Aim of the exercise — Can you retype all of the data below word for word, leaving the pictures out?
-- Start --
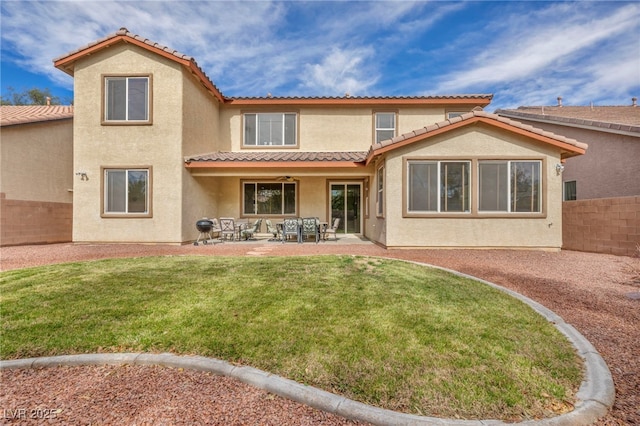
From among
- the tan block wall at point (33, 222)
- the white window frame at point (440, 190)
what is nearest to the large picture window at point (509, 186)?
the white window frame at point (440, 190)

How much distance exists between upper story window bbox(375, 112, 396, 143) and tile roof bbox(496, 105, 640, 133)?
7880 millimetres

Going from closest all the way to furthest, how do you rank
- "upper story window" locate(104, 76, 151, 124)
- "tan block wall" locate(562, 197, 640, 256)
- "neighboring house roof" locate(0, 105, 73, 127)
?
1. "tan block wall" locate(562, 197, 640, 256)
2. "upper story window" locate(104, 76, 151, 124)
3. "neighboring house roof" locate(0, 105, 73, 127)

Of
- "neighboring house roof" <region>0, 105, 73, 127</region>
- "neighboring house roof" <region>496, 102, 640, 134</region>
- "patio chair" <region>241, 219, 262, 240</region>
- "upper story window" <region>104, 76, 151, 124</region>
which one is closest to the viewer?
"upper story window" <region>104, 76, 151, 124</region>

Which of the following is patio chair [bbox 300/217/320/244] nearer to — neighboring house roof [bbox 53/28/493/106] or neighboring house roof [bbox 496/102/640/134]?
neighboring house roof [bbox 53/28/493/106]

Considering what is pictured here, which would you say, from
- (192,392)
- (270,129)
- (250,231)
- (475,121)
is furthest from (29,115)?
(475,121)

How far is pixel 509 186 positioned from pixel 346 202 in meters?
7.32

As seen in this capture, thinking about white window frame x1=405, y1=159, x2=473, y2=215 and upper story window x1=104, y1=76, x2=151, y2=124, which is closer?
white window frame x1=405, y1=159, x2=473, y2=215

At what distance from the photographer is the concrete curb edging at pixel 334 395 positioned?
245cm

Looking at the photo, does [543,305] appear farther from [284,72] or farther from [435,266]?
[284,72]

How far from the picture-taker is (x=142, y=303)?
4785mm

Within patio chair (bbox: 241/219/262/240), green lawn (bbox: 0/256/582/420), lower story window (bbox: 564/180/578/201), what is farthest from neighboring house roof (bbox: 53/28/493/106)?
green lawn (bbox: 0/256/582/420)

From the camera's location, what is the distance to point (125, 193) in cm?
1184

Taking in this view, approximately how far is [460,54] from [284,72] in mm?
11983

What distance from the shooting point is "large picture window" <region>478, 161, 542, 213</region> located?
10.5m
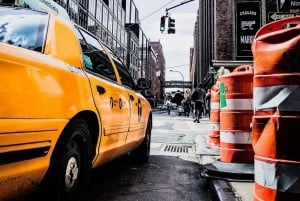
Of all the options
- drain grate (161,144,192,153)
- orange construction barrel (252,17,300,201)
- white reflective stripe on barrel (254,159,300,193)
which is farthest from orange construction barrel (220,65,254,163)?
drain grate (161,144,192,153)

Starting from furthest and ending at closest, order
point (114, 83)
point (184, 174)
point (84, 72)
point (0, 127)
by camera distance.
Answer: point (184, 174)
point (114, 83)
point (84, 72)
point (0, 127)

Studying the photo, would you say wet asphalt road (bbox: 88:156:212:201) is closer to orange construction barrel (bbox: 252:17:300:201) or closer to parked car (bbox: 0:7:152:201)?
parked car (bbox: 0:7:152:201)

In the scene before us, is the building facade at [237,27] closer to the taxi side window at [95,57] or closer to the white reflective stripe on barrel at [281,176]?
the taxi side window at [95,57]

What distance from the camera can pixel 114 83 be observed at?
13.6 ft

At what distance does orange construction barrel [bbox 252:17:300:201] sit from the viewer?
2469 mm

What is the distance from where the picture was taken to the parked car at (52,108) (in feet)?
6.61

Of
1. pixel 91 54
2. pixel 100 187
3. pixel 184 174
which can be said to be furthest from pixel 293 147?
pixel 184 174

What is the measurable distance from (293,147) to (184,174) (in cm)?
300

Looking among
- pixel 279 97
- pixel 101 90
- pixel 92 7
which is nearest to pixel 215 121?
pixel 101 90

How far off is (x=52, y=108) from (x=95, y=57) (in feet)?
4.99

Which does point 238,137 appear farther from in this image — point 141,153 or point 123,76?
point 141,153

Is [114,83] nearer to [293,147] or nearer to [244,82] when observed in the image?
[244,82]

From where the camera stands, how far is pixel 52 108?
92.7 inches

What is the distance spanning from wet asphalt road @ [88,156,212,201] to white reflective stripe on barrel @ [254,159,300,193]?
4.98 ft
-- End --
Exercise answer —
From among
- the tan block wall at point (33, 222)
- the white window frame at point (440, 190)
what is nearest to the large picture window at point (509, 186)?
the white window frame at point (440, 190)

How much distance exists between upper story window bbox(375, 112, 396, 143) and tile roof bbox(496, 105, 640, 133)?
7880 millimetres

Going from closest all the way to furthest, how do you rank
- "upper story window" locate(104, 76, 151, 124)
- "tan block wall" locate(562, 197, 640, 256)
- "neighboring house roof" locate(0, 105, 73, 127)
?
1. "tan block wall" locate(562, 197, 640, 256)
2. "upper story window" locate(104, 76, 151, 124)
3. "neighboring house roof" locate(0, 105, 73, 127)

Of
- "neighboring house roof" <region>0, 105, 73, 127</region>
- "neighboring house roof" <region>496, 102, 640, 134</region>
- "patio chair" <region>241, 219, 262, 240</region>
- "upper story window" <region>104, 76, 151, 124</region>
which one is closest to the viewer?
"upper story window" <region>104, 76, 151, 124</region>

Which of the following is patio chair [bbox 300/217/320/244] nearer to — neighboring house roof [bbox 53/28/493/106] or neighboring house roof [bbox 496/102/640/134]?
neighboring house roof [bbox 53/28/493/106]

Considering what is pictured here, which would you say, from
- (192,392)
- (270,129)
- (250,231)
- (475,121)
is furthest from (29,115)?
(475,121)

How far is pixel 509 186 positioned from pixel 346 202 in meters?
7.32

As seen in this capture, thinking about white window frame x1=405, y1=159, x2=473, y2=215 and upper story window x1=104, y1=76, x2=151, y2=124, which is closer?
white window frame x1=405, y1=159, x2=473, y2=215

At what distance from the photographer is the concrete curb edging at pixel 334 395 positioned?
245cm

Looking at the photo, does [543,305] appear farther from [284,72] or farther from [435,266]?
[284,72]

How far from the picture-taker is (x=142, y=303)?
4785mm

Within patio chair (bbox: 241/219/262/240), green lawn (bbox: 0/256/582/420), lower story window (bbox: 564/180/578/201), what is farthest from neighboring house roof (bbox: 53/28/493/106)?
green lawn (bbox: 0/256/582/420)

From the camera's location, what is the distance to point (125, 193) in cm?
1184

Taking in this view, approximately how far is [460,54] from [284,72] in mm?
11983

What distance from the shooting point is "large picture window" <region>478, 161, 542, 213</region> located?
10.5m
Of all the options
- drain grate (161,144,192,153)
- orange construction barrel (252,17,300,201)
- white reflective stripe on barrel (254,159,300,193)
which is farthest from orange construction barrel (220,65,254,163)?
drain grate (161,144,192,153)

Starting from furthest and ending at closest, order
point (114, 83)
point (184, 174)
point (84, 72)
point (0, 127)
by camera distance.
Answer: point (184, 174)
point (114, 83)
point (84, 72)
point (0, 127)

Studying the photo, would you say wet asphalt road (bbox: 88:156:212:201) is closer to orange construction barrel (bbox: 252:17:300:201) or closer to parked car (bbox: 0:7:152:201)?
parked car (bbox: 0:7:152:201)

In the scene before us, is the building facade at [237,27] closer to the taxi side window at [95,57] or closer to the white reflective stripe on barrel at [281,176]?
the taxi side window at [95,57]

What distance from the camera can pixel 114 83 be observed at?
13.6 ft

At what distance does orange construction barrel [bbox 252:17:300:201] sit from the viewer?
2469 mm

What is the distance from where the picture was taken to the parked car at (52,108) (in feet)?
6.61

Of
1. pixel 91 54
2. pixel 100 187
3. pixel 184 174
which can be said to be furthest from pixel 293 147?
pixel 184 174

What is the measurable distance from (293,147) to (184,174) (in cm)?
300

Looking among
- pixel 279 97
- pixel 101 90
- pixel 92 7
which is nearest to pixel 215 121?
pixel 101 90

How far off is (x=52, y=108) from (x=95, y=57) (in feet)?
4.99

Which does point 238,137 appear farther from in this image — point 141,153 or point 123,76?
point 141,153

Is [114,83] nearer to [293,147] or nearer to [244,82] when observed in the image?
[244,82]

From where the camera stands, how far is pixel 52 108?
92.7 inches

What is the distance spanning from wet asphalt road @ [88,156,212,201] to white reflective stripe on barrel @ [254,159,300,193]?
4.98 ft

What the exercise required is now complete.